__Directions for this task__
Take the entries below and retype them word for word, excluding the images.

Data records
----------

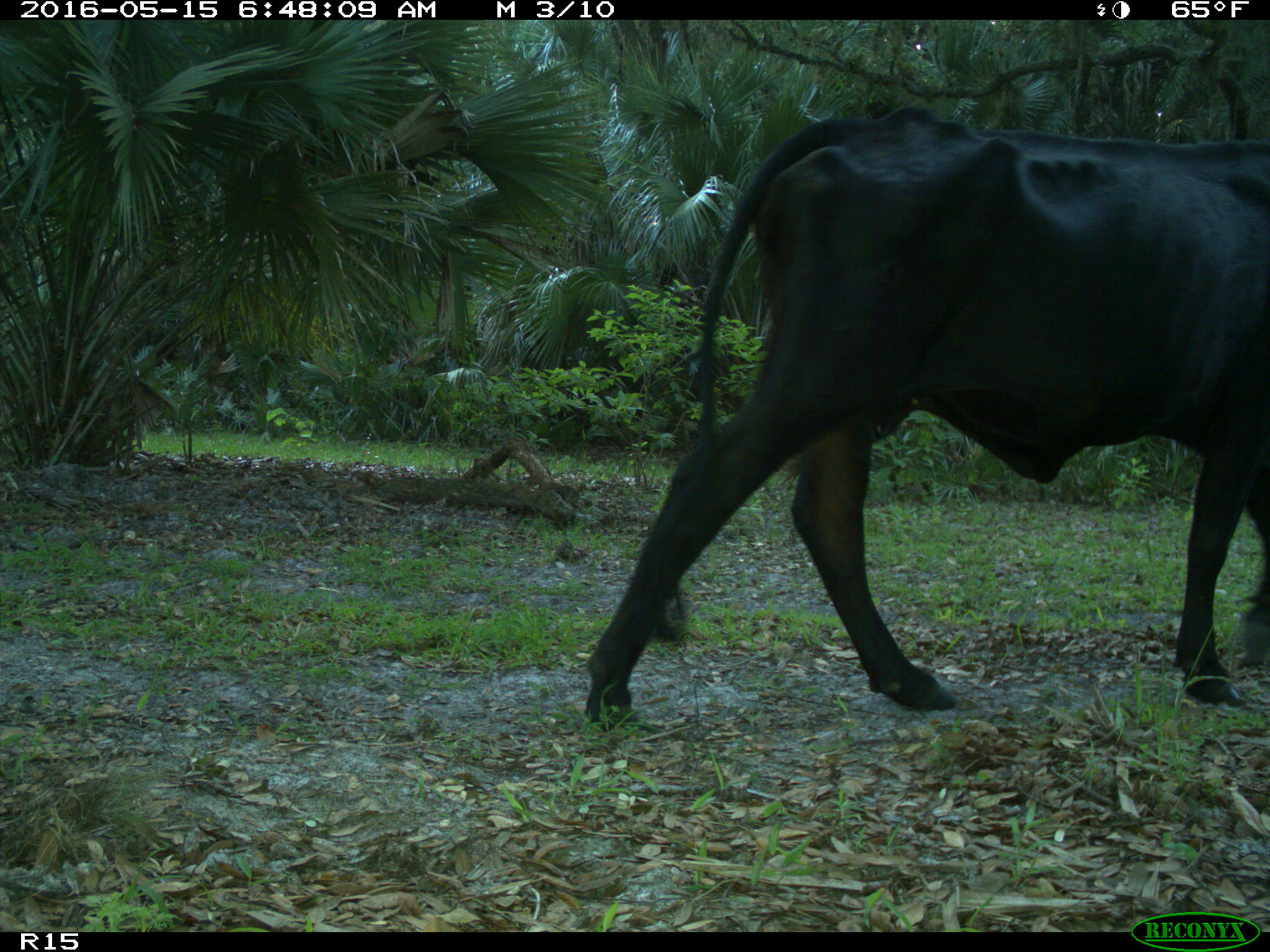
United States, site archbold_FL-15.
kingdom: Animalia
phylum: Chordata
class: Mammalia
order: Artiodactyla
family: Bovidae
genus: Bos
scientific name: Bos taurus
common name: domestic cow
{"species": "Bos taurus (domestic cow)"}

----------

__Result for this task__
United States, site archbold_FL-15.
kingdom: Animalia
phylum: Chordata
class: Mammalia
order: Artiodactyla
family: Bovidae
genus: Bos
scientific name: Bos taurus
common name: domestic cow
{"species": "Bos taurus (domestic cow)"}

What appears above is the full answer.